Tarefa 1. Na crítica de Passageiro Acidental, quanto tempo dura a missão dos três astronautas?
Tarefa 2. Copie da crítica de Passageiro Acidental o trecho que vai de "Tudo vai bem, o" até "ao que interessa.".
Tarefa 3. Dê sequência à crítica de Passageiro Acidental a partir da última frase mostrada.

++++ Documento de origem

Ainda que Passageiro Acidental se escore em dois momentos que não se importam com qualquer tipo de realidade ou credibilidade, o filme dirigido pelo brasileiro Joe Penna, ainda assim acerta na maioria do tempo e demonstra um esforço interessante de mergulhar em uma ficção científica com o mínimo de inspiração.
Mas por ser uma espécie de aposta da Netflix de “filme grande da semana”, talvez esses defeitos acabem não pesando muito diante do gosto do público geral. De qualquer jeito, entender como aquele cara foi parar dentro da nave e o terceiro ato não ajudam Passageiro Acidental a se tornar um daqueles filmes que serão lembrados por mais tempo que o algoritmo do streaming permitir.
Por outro lado, a qualidade estética do diretor é algo que irá se sobressair diante dos esbarrões com o bom senso que o roteiro escrito por ele (em parceria com Ryan Morrison) dá. Preso na cabine de comando com os três astronautas partindo em uma missão de dois anos, a câmera de Penna é direta, inverte o horizonte para arrancar o espectador de uma suposta gravidade e acompanha de perto o trio de (quase) protagonistas. A capitão vivida por Toni Collette, o biólogo interpretado por Daniel Dae Kim e a médica Anna Kendrick.
O roteiro de Penna e Morrisson estabelece bem a função de cada um ali, assim como usa eles para mostrar o esforço da produção em criar um ambiente conivente com a realidade. Enquanto acompanha os personagens em planos longos, o espectador entende absolutamente toda geografia da nave, ao mesmo tempo que, do lado de fora, constrói esse visual que beira o excêntrico, mas que exerce uma função interessante dentro do destino do filme.
Tudo vai bem, o espectador satisfeito com o visual, os personagens cumprindo o que prometem, Anna Kendrick sempre esforçada em ser a pessoa mais simpático do lugar, mas então entra em cena o personagem de Shamier Anderson, um engenheiro que trabalhava no dispositivo que cuida do oxigênio da nave, acabou se machucando, desmaiando e ficando preso a um compartimento do teto da nave. Tudo bem, essa é a parte que é difícil de se manter dentro do aconchego da suspensão de descrença para aceitar que ele chegou ali naquele lugar naquele jeito, mas vamos ao que interessa.
A presença do quarto passageiro acaba ainda destruindo a tal traquitana, derrubando pela metade a quantidade de oxigênio que a nave tem, consequentemente, ou alguém terá que ficar pelo caminho, ou todos ficarão. O que também não é algo tão fácil de engolir, mas o melhor mesmo é se manter firme dentro do filme para aproveitar o resto da jornada.
O que importa é que Passageiro Acidental sobrevive a tudo isso e se mostra uma espécie de suspense tenso, não pela tensão de um vilão ou outro, acertadamente eles não existem, mas sim pelo caminho inevitável. Ao mesmo tempo, vai apostando nessa possibilidade de deixar um fio de esperança interessante que move os personagens através dessa história.

++++++++
++++ Entradas fornecidas

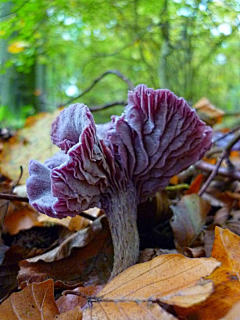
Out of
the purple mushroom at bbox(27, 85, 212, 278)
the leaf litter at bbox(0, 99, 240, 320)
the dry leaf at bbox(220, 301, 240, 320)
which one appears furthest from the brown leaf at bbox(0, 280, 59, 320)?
the dry leaf at bbox(220, 301, 240, 320)

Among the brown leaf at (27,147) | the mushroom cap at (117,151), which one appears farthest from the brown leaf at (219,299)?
the brown leaf at (27,147)

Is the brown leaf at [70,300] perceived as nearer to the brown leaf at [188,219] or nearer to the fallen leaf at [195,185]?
the brown leaf at [188,219]

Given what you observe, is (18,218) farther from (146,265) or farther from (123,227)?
(146,265)

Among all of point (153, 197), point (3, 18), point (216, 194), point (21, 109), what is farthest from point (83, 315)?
point (21, 109)

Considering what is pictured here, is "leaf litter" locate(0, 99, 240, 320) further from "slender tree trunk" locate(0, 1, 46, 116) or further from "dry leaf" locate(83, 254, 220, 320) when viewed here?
"slender tree trunk" locate(0, 1, 46, 116)

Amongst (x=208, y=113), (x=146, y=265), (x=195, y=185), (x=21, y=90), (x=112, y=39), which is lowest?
(x=21, y=90)

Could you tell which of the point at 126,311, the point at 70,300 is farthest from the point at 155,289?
the point at 70,300
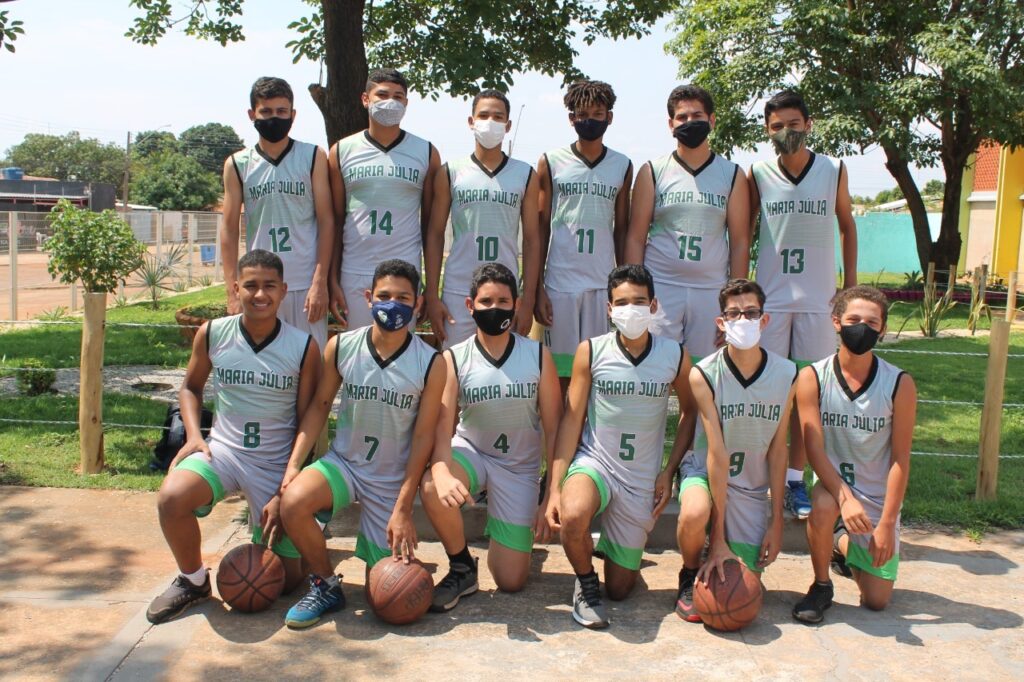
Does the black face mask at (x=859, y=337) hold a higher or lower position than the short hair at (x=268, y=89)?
lower

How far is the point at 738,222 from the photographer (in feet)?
18.5

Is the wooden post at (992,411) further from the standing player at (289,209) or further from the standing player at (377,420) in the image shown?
the standing player at (289,209)

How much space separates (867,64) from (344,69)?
13.5 meters

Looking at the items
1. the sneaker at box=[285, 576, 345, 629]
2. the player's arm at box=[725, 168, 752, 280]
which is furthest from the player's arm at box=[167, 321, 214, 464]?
the player's arm at box=[725, 168, 752, 280]

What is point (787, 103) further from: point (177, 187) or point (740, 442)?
point (177, 187)

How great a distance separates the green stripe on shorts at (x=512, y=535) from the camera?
190 inches

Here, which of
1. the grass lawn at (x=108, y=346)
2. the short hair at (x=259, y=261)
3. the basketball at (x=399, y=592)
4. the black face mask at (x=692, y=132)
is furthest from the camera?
the grass lawn at (x=108, y=346)

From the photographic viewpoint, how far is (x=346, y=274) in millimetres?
5797

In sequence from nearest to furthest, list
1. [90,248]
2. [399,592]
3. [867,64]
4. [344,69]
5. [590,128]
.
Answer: [399,592] < [590,128] < [344,69] < [90,248] < [867,64]

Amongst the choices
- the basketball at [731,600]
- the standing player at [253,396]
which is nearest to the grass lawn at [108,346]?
the standing player at [253,396]

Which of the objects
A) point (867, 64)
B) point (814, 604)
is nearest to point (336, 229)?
point (814, 604)

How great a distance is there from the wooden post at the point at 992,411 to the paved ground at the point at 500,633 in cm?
102

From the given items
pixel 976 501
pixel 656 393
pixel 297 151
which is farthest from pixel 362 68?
pixel 976 501

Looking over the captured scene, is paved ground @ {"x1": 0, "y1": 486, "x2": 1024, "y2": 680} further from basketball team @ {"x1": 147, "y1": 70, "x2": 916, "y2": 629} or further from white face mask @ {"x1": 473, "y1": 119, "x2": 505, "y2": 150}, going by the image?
white face mask @ {"x1": 473, "y1": 119, "x2": 505, "y2": 150}
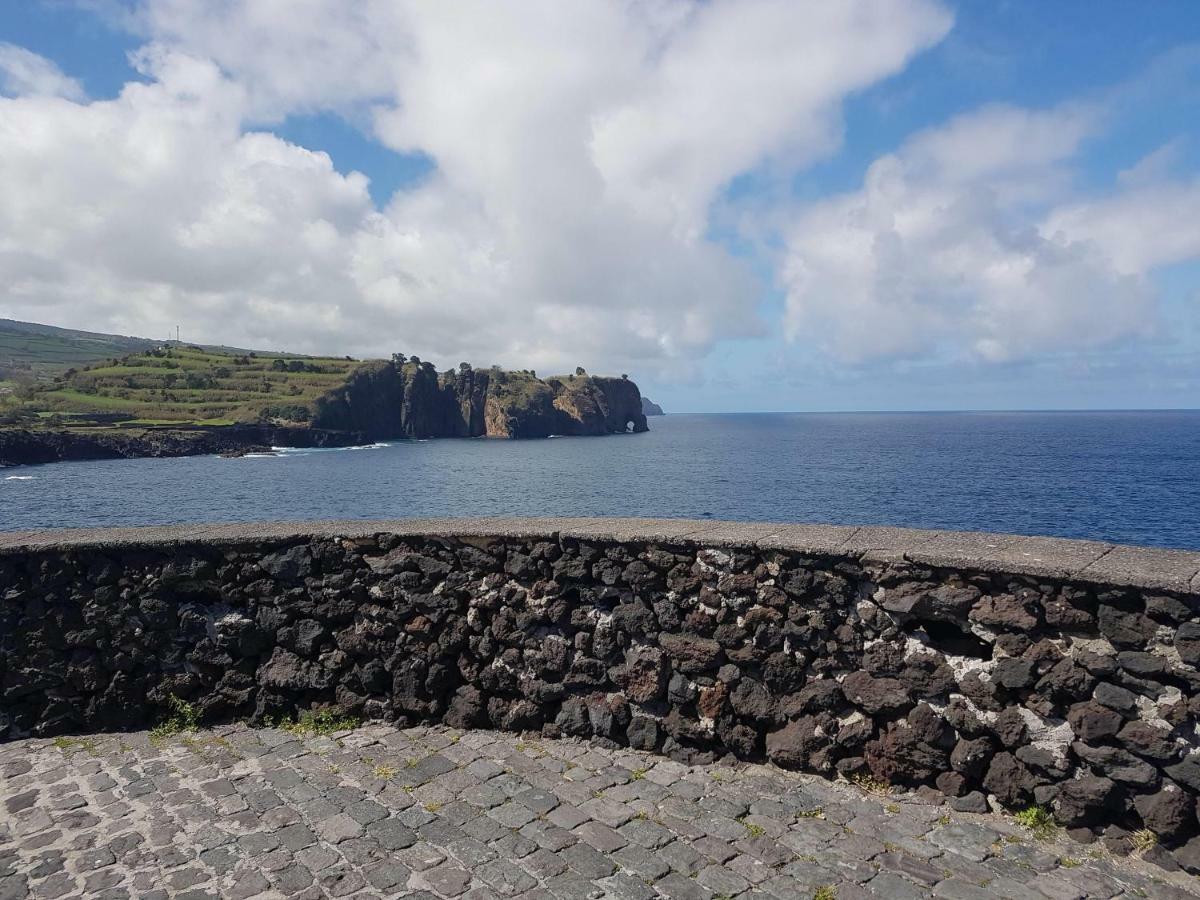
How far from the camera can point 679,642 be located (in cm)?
564

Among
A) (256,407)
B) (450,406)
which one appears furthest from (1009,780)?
(450,406)

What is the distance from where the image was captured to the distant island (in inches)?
4643

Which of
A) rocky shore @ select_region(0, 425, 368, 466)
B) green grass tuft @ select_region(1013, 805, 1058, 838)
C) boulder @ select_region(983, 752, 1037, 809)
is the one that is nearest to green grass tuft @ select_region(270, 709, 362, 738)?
boulder @ select_region(983, 752, 1037, 809)

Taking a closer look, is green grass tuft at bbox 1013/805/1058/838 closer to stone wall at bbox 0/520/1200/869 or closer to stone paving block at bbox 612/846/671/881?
stone wall at bbox 0/520/1200/869

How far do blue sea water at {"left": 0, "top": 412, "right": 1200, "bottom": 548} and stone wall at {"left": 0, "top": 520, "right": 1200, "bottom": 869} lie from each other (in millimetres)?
38557

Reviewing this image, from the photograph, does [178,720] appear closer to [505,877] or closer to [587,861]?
[505,877]

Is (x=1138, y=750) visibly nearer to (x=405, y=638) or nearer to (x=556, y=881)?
(x=556, y=881)

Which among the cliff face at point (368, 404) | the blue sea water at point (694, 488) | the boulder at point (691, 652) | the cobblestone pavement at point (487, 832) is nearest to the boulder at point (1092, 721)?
the cobblestone pavement at point (487, 832)

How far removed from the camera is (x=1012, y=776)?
182 inches

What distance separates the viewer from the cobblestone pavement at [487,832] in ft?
13.2

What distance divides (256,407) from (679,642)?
156140 millimetres

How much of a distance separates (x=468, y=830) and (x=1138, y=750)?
3624 mm

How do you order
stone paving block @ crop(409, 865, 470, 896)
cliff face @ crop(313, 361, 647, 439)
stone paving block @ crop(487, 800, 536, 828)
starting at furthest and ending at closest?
cliff face @ crop(313, 361, 647, 439) < stone paving block @ crop(487, 800, 536, 828) < stone paving block @ crop(409, 865, 470, 896)

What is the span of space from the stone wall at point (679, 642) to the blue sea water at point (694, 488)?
38.6 m
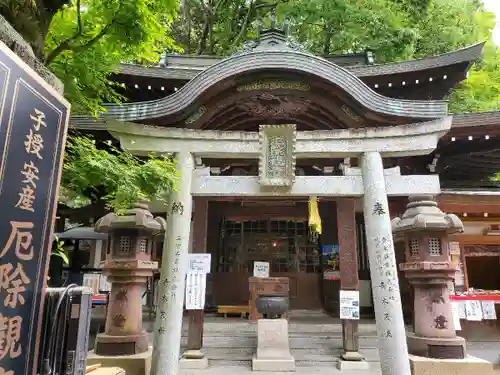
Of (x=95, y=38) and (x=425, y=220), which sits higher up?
(x=95, y=38)

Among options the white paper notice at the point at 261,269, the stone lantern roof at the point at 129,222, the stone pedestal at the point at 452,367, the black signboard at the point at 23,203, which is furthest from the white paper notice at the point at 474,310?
the black signboard at the point at 23,203

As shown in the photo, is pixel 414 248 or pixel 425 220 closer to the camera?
pixel 425 220

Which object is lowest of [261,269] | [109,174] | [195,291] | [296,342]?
[296,342]

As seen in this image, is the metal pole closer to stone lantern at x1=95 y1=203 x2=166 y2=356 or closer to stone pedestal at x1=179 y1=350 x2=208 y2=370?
stone pedestal at x1=179 y1=350 x2=208 y2=370

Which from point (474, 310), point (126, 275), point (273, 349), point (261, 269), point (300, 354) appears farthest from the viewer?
point (261, 269)

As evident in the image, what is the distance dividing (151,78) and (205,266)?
5300 mm

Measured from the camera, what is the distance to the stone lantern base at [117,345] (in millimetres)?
5949

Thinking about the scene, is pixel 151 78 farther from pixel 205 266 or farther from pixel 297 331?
pixel 297 331

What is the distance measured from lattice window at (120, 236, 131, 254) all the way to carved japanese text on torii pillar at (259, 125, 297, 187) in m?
2.74

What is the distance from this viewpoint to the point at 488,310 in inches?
329

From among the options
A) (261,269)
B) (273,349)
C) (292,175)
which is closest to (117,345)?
(273,349)

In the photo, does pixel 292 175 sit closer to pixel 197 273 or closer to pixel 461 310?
pixel 197 273

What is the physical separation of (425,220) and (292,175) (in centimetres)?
272

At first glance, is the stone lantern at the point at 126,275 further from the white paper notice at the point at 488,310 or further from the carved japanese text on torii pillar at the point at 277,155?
the white paper notice at the point at 488,310
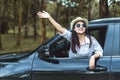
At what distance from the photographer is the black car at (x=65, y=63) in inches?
220

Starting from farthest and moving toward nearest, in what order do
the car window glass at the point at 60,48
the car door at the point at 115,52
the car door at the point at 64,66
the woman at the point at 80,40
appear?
the car window glass at the point at 60,48, the woman at the point at 80,40, the car door at the point at 64,66, the car door at the point at 115,52

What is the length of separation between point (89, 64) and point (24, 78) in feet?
3.33

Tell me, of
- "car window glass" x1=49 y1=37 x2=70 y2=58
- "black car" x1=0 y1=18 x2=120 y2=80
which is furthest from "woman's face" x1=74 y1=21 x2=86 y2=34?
"car window glass" x1=49 y1=37 x2=70 y2=58

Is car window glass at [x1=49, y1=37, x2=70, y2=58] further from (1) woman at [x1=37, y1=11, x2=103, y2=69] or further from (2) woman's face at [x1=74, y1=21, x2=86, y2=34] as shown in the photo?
(2) woman's face at [x1=74, y1=21, x2=86, y2=34]

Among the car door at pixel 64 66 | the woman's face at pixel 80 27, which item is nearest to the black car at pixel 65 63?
the car door at pixel 64 66

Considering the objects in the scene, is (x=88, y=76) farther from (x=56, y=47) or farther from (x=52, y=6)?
(x=52, y=6)

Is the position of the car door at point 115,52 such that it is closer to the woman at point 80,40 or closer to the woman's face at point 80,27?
the woman at point 80,40

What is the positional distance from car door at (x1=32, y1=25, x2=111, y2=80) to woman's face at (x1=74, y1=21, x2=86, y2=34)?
0.15 meters

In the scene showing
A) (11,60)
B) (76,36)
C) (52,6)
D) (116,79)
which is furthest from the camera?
(52,6)

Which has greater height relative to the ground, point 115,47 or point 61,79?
point 115,47

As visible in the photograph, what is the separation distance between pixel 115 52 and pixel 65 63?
0.72 m

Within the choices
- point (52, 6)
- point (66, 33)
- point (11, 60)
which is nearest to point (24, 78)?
point (11, 60)

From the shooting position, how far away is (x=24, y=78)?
6.00m

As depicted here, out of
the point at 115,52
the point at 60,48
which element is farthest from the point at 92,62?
the point at 60,48
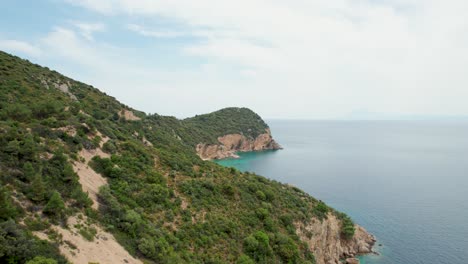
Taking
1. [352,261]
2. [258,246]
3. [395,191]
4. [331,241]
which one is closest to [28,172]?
[258,246]

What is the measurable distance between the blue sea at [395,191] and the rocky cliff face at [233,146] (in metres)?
6.31

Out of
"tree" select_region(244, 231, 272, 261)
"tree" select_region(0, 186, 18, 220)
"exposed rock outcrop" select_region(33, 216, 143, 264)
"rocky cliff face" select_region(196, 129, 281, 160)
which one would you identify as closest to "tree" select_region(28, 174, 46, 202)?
"exposed rock outcrop" select_region(33, 216, 143, 264)

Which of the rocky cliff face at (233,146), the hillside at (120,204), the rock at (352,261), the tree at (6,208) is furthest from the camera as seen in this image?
the rocky cliff face at (233,146)

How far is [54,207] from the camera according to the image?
16.2m

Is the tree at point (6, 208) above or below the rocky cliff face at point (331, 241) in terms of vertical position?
above

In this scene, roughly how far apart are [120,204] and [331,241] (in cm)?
2848

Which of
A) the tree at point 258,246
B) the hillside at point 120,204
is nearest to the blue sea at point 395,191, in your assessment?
the hillside at point 120,204

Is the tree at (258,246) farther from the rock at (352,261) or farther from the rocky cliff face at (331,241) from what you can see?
the rock at (352,261)

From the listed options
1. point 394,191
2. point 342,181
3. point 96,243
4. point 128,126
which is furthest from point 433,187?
point 96,243

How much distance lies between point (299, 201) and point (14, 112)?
111 ft

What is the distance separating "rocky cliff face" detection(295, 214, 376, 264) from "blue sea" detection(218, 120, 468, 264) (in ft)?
5.90

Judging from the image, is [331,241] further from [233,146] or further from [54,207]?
[233,146]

++++++++

Resposta escrita 1. Dois anos.

Resposta escrita 2.
Tudo vai bem, o espectador satisfeito com o visual, os personagens cumprindo o que prometem, Anna Kendrick sempre esforçada em ser a pessoa mais simpático do lugar, mas então entra em cena o personagem de Shamier Anderson, um engenheiro que trabalhava no dispositivo que cuida do oxigênio da nave, acabou se machucando, desmaiando e ficando preso a um compartimento do teto da nave. Tudo bem, essa é a parte que é difícil de se manter dentro do aconchego da suspensão de descrença para aceitar que ele chegou ali naquele lugar naquele jeito, mas vamos ao que interessa.

Resposta escrita 3.
É lógico que o final ruma para o óbvio, colocando eles em uma caminhada espacial que aproveita para explicar o formato pendular da nave e aproveitar para dar uma lição de física para a galera que se interessar pela razão de haver gravidade nos dois pontos que servem de desculpa narrativa para a sequência tensa no final. Por mais que a ela não se importe também muito com a realidade e se deixe levar pela fantasia e pelo provável pânico dos cientistas que estiverem vendo essa conclusão e as explosões solares de Passageiro Acidental.
Mas o visual realmente compensa, assim como também esconde um pouco o formato formulaico e até meio covarde, já que não parecer perceber o desequilíbrio com que trata seus personagens. Enquanto os astronautas parecem ter seus passados arranhados, o tal passageiro acidental tem uma história cheia de dores, perdas, cicatrizes e vontades. Por mais que o filme não tente vilanizar nenhum dos personagens, fica fácil não sentir que eles devem pensar em sacrificar a única pessoa na nave que merece ficar viva.
Essa impressão de destruição dos próprios personagens fica ainda mais evidente quando dois deles só decidem buscar uma solução mesmo diante do perigo, quando descobrem que o oxigênio também não será suficiente para eles. Do mesmo jeito que você imagina o que vai acontecer quando a protagonista (Kendrick) vai até a juventude dela para usar uma metáfora sobre aquilo que irá acontecer no terceiro ato, o que fará todos espectadores serem atingidos por uma frustração enorme, já que o filme parecia prometer mais do que só mais um final esquemático.
Tudo isso pode, e deve, fazer com que Passageiro Acidental, tenha um futuro menos interessante do que ele poderia ter, mas, de qualquer jeito, acaba sendo um filme que vale, tanto pela vontade de ser algo minimamente criativo, quanto pelas soluções técnicas interessantes (o formato da nave é realmente legal!) e pela vontade do diretor brasileiro de entregar um visual bacana e novo, mesmo dentro de um gênero com tanta coisa igual e já meio cansativa.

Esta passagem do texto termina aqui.